* **What you are asked to do**: Lines below starting with the line with "genus: Apteryx" and going on through the line with "[volunteer wildlife ID]" must be output exactly; the rest of the records must be left out.

[Items from a dataset]
***
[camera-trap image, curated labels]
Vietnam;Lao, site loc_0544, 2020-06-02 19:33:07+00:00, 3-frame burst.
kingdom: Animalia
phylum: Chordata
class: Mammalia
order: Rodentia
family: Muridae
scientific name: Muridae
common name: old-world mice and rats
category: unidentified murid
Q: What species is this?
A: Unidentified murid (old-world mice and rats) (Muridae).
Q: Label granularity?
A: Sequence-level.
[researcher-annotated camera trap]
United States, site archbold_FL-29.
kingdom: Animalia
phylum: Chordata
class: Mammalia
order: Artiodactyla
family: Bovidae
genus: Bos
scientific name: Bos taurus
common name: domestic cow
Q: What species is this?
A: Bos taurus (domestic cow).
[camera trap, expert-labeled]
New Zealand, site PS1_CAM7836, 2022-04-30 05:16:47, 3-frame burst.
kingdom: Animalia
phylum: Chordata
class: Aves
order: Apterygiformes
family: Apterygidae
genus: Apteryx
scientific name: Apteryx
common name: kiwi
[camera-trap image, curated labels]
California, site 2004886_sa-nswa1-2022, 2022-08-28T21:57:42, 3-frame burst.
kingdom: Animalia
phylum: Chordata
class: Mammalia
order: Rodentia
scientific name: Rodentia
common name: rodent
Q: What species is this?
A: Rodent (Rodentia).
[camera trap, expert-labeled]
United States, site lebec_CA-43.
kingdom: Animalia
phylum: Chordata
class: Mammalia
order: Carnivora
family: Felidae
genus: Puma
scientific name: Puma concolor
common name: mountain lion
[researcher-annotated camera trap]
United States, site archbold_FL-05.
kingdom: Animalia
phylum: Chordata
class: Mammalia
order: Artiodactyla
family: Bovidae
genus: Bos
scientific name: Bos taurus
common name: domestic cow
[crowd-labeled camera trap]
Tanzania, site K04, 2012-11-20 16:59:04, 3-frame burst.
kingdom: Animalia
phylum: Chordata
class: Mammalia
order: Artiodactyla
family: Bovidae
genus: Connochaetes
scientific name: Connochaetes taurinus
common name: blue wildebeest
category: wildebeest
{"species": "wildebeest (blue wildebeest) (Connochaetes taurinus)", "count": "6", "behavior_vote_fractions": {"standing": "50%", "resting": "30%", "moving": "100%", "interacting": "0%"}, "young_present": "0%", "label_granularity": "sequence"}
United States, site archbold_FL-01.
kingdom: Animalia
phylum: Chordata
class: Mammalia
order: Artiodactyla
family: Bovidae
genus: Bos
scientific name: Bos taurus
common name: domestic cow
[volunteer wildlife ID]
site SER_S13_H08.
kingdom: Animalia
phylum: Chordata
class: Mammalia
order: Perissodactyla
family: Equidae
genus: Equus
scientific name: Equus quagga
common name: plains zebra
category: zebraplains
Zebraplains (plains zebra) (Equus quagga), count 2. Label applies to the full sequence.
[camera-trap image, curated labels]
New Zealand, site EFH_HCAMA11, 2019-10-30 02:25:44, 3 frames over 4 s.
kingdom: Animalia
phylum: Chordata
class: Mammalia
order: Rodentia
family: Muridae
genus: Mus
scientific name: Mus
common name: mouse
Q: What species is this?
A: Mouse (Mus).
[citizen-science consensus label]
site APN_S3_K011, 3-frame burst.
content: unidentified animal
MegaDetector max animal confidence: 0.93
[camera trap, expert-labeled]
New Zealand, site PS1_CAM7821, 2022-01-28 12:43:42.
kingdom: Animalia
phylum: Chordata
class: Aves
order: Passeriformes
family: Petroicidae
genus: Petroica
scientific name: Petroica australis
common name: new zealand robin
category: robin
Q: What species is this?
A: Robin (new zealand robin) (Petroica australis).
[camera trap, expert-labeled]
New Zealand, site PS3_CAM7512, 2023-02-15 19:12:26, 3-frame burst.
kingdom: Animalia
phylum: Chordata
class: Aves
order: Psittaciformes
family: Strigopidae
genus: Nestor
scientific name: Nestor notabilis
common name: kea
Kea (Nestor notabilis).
***
* **Answer to this task**:
genus: Apteryx
scientific name: Apteryx
common name: kiwi
[camera-trap image, curated labels]
California, site 2004886_sa-nswa1-2022, 2022-08-28T21:57:42, 3-frame burst.
kingdom: Animalia
phylum: Chordata
class: Mammalia
order: Rodentia
scientific name: Rodentia
common name: rodent
Q: What species is this?
A: Rodent (Rodentia).
[camera trap, expert-labeled]
United States, site lebec_CA-43.
kingdom: Animalia
phylum: Chordata
class: Mammalia
order: Carnivora
family: Felidae
genus: Puma
scientific name: Puma concolor
common name: mountain lion
[researcher-annotated camera trap]
United States, site archbold_FL-05.
kingdom: Animalia
phylum: Chordata
class: Mammalia
order: Artiodactyla
family: Bovidae
genus: Bos
scientific name: Bos taurus
common name: domestic cow
[crowd-labeled camera trap]
Tanzania, site K04, 2012-11-20 16:59:04, 3-frame burst.
kingdom: Animalia
phylum: Chordata
class: Mammalia
order: Artiodactyla
family: Bovidae
genus: Connochaetes
scientific name: Connochaetes taurinus
common name: blue wildebeest
category: wildebeest
{"species": "wildebeest (blue wildebeest) (Connochaetes taurinus)", "count": "6", "behavior_vote_fractions": {"standing": "50%", "resting": "30%", "moving": "100%", "interacting": "0%"}, "young_present": "0%", "label_granularity": "sequence"}
United States, site archbold_FL-01.
kingdom: Animalia
phylum: Chordata
class: Mammalia
order: Artiodactyla
family: Bovidae
genus: Bos
scientific name: Bos taurus
common name: domestic cow
[volunteer wildlife ID]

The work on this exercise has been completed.